H15 proposed that the CCB–LH feedback process is a dynamic process of the explosive development of an extratropical cyclone over the Kuroshio/Kuroshio Extension, as illustrated in their Fig. 18. In this feedback process, the vapor evaporating from the warm currents enhances the mesoscale latent heating over the bent-back front with the aid of the CCB, leading to the rapid intensification of a cyclone. As shown in section 3, the deepening of the central pressure of the cyclone (Fig. 3) and the magnitude of the near-surface wind along the CCB (Fig. 4) were suppressed in the NLH run compared with those in the CNTL run. Since the latent heating over the bent-back front in the NLH run was also reduced in comparison with that in the CNTL run (Figs. 5 and 6), it seems that this reduction in the heating resulted in the inhibition of the cyclone’s development in the NLH run. These observations increase the reliability of the CCB–LH feedback process proposed by H15.

Comparisons between the CNTL and NSH runs demonstrate that the cyclone’s intensity (Figs. 3 and 4) and the associated mesoscale updraft and latent heating over the bent-back front (Figs. 5 and 6) are more attenuated in the latter than in the former. Such differences also appeared between the NLH and NSLH runs (Figs. 3, 4, 5, and 6). It should be noted that the sensible heat supply from the warm currents caused the increase in latent heating over the bent-back front, which eventually accelerated the cyclone’s growth. Thus, it is probable that sensible heat supply plays additional roles in the CCB–LH feedback process as will be discussed in detail in the next paragraph.
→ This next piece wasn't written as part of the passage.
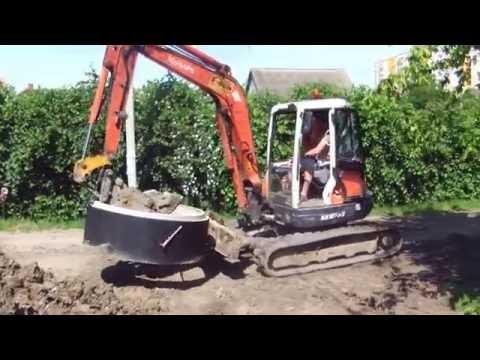 Мини экскаватор монтирует колодец из 1,5 метровых бетонных колец - steh39.ru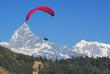Leinwandbild Motiv paraglide in nepal with himalaya background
We discuss the specific roles of the sensible heat supply from the warm currents in the CCB–LH feedback process and revise this feedback process as indicated in Fig. 14. The sensible heating by the warm currents facilitated convectively unstable conditions within the atmospheric boundary layer along the CCB (Figs. 7, 8, and 9). The intensified convective instability of the boundary layer was released by the frontogenesis-forced updraft on the western edge of the bent-back front (Fig. 10), reinforcing the ascending motion and the associated latent heat release. As another discernible role, the sensible heat supply from the warm currents increased the temperature and saturation mixing ratio of the near-surface saturated layer around the CCB, promoting an increase in its water vapor mixing ratio (Figs. 11 and 12). On the other hand, the sensible heat supply decreased the cloud water mixing ratio at the near-surface layer (Fig. 13). The increase in water vapor provided favorable conditions for the moisture to penetrate the bent-back front via the CCB, resulting in the enhanced latent heating. We thus conclude that the sensible heat supply from the warm currents plays additional roles in the CCB–LH feedback process through the two aforementioned effects, as shown in Fig. 14.

Fig. 14.

Schematic diagram representing the revised CCB–LH feedback process in relation to the explosive development of an extratropical cyclone over the Kuroshio/Kuroshio Extension. Dashed arrows denote the original version of the CCB–LH feedback process proposed by H15. Solid arrows account for the additional roles of sensible heat supply from the warm currents highlighted in this paper.

Fig. 14.

Schematic diagram representing the revised CCB–LH feedback process in relation to the explosive development of an extratropical cyclone over the Kuroshio/Kuroshio Extension. Dashed arrows denote the original version of the CCB–LH feedback process proposed by H15. Solid arrows account for the additional roles of sensible heat supply from the warm currents highlighted in this paper.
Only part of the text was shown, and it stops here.